Kolase.id – Pemilihan Umum (pemilu) 2024 segera tiba. Lembaga penyelenggara pemilu mulai menjalankan serangkaian instrumen kepemiluan. Dalam prosesnya, satu tantangan telah bercokol di depan mata. Yakni, sengketa tapal batas antara Kota Pontianak dan Kabupaten Kubu Raya.
Hal ini dipicu oleh Permendagri Nomor 52 tahun 2020 tentang Batas Daerah Kota Pontianak dengan Kabupaten Kubu Raya. Regulasi itu menetapkan batas wilayah administrasi dua daerah bertetangga. Mendagri Muhammad Tito Karnavian menandatanganinya pada 1 Juli 2020 dan resmi diundangkan pada 13 Juli 2020.
Lebih dari dua tahun berjalan, perkara ini mengendap tanpa riak. Belakangan, lembaga penyelenggara Pemilu seperti KPU dan Bawaslu merasa bakal ada masalah. Terutama pada status kependudukan warga yang berdomisili di tapal batas.
Pasalnya, Permendagri ini mengatur batas daerah yang sebelumnya telah dihuni oleh ribuan masyarakat dengan KTP Pontianak. Bahkan, terbilang sebagai kantong populasi suara besar dalam Pemilu. Sementara status wilayahnya sudah ditetapkan masuk dalam wilayah administrasi Pemerintah Kabupaten Kubu Raya.
Warga Tolak Petugas Pantarlih Kubu Raya
Warga Perumnas IV, Kelurahan Saigon, Kecamatan Pontianak Timur, akhirnya berkeberatan jika KPU Kabupaten Kubu Raya menurunkan petugas Pantarlih untuk melakukan tahapan Pencocokan dan Penelitian (Coklit) Pemilu 2024.

** Data Hasil Ekstraksi **

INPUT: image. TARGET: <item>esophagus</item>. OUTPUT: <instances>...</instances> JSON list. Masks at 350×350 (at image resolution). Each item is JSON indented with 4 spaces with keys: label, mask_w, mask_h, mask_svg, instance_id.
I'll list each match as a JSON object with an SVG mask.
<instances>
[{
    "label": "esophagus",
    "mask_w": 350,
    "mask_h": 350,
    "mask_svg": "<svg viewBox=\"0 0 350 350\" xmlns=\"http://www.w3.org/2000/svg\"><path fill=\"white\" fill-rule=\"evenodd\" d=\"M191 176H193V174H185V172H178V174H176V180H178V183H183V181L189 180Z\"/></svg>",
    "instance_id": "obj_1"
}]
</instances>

** Soal **
Bagaimana bunyi kutipan tentang sengketa tapal batas, mulai dari "Warga Tolak Petugas" terus sampai "(Coklit) Pemilu 2024.", jika setiap "Pantarlih" diganti dengan "pemutakhiran data"?

** Jawaban **
Warga Tolak Petugas pemutakhiran data Kubu Raya
Warga Perumnas IV, Kelurahan Saigon, Kecamatan Pontianak Timur, akhirnya berkeberatan jika KPU Kabupaten Kubu Raya menurunkan petugas pemutakhiran data untuk melakukan tahapan Pencocokan dan Penelitian (Coklit) Pemilu 2024.